Short web captions:
__________
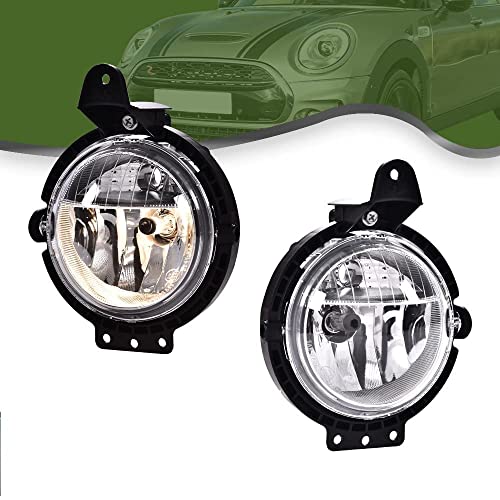 G-PLUS Bumper Fog Lights Compatible with Mini Cooper R55 R56 R57 R58 2007-2015 Fog Lamps Driver & Passenger Side Clear Lens Fog Lamp Accessories neblineros para autos delantero faros antiniebla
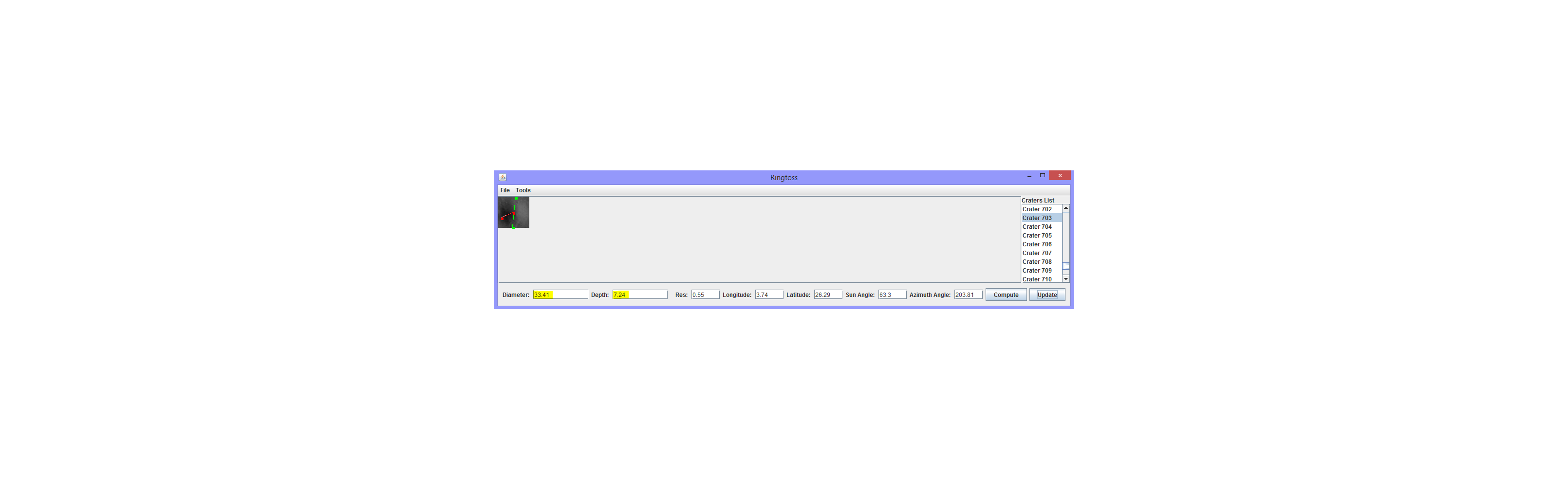 Update Crater Data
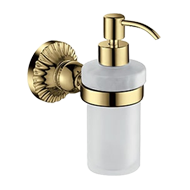 Glass Soap Dispenser - Gold Finish - AU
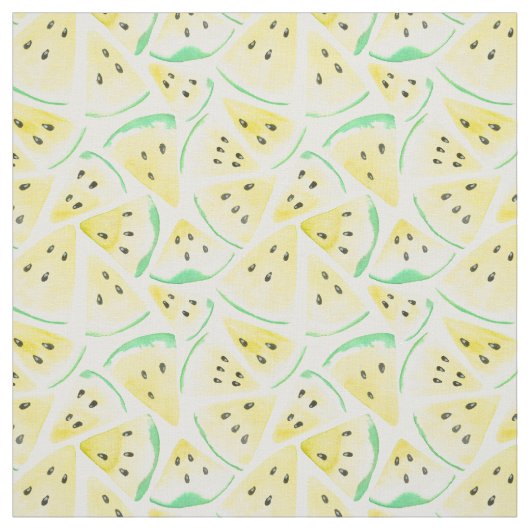 Gelbe Wassermelonen-Schnittmuster Stoff (Muster)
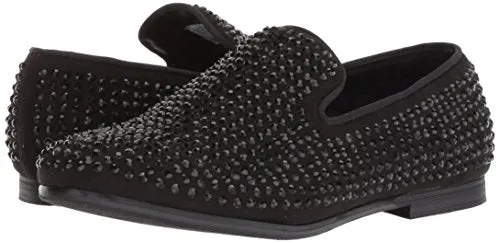 Steve Madden Boy's BCAVIAR Loafer, Black, Size 3 Little Kid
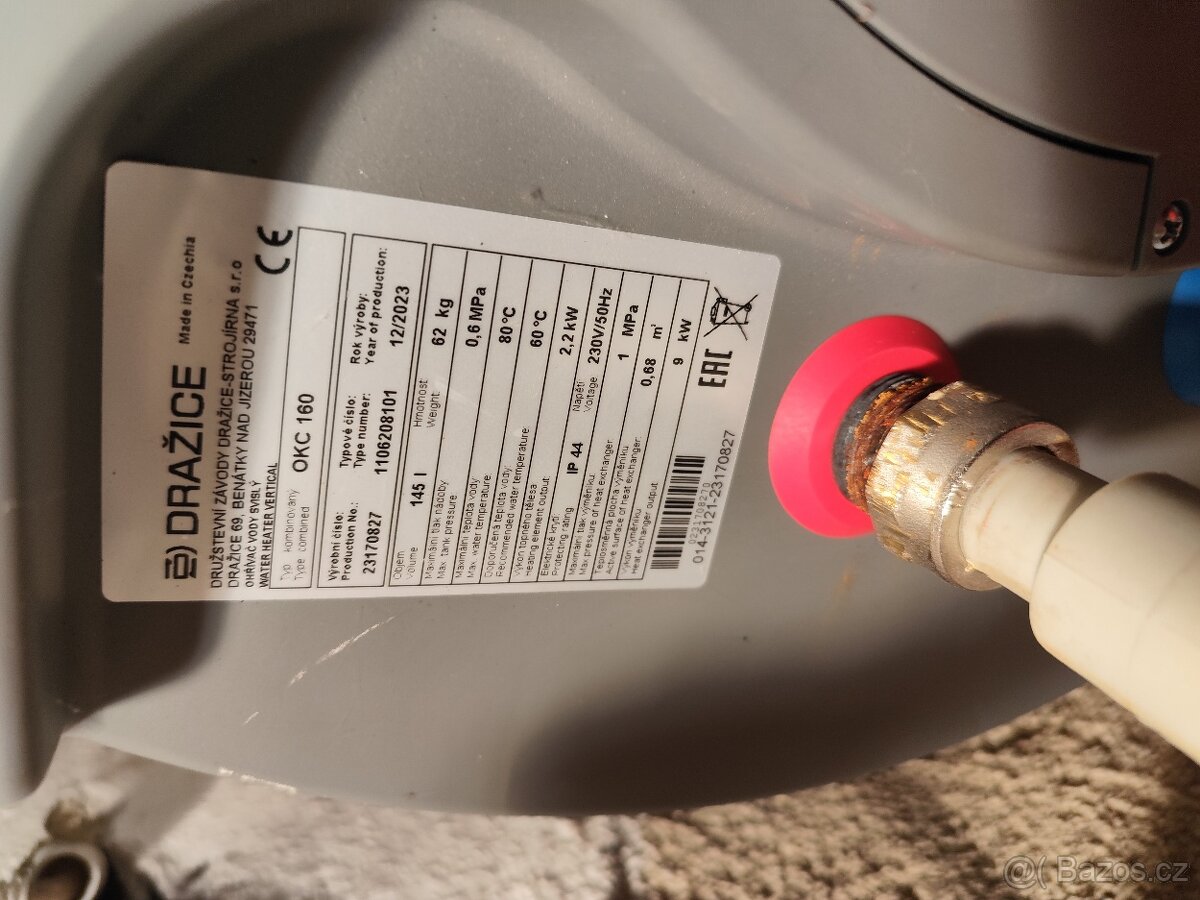 Kombinovaný bojler Dražice 160l - 3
__________
:: WORK REQUEST ::
Give these captions as a Markdown table with the columns "No." and "Caption," one row per line and blank lines left out. Leave the pictures out of your answer.

:: SOLUTION TO THIS EXERCISE ::
| No. | Caption |
|---|---|
| 1 |  G-PLUS Bumper Fog Lights Compatible with Mini Cooper R55 R56 R57 R58 2007-2015 Fog Lamps Driver & Passenger Side Clear Lens Fog Lamp Accessories neblineros para autos delantero faros antiniebla |
| 2 |  Update Crater Data |
| 3 |  Glass Soap Dispenser - Gold Finish - AU |
| 4 |  Gelbe Wassermelonen-Schnittmuster Stoff (Muster) |
| 5 |  Steve Madden Boy's BCAVIAR Loafer, Black, Size 3 Little Kid |
| 6 |  Kombinovaný bojler Dražice 160l - 3 |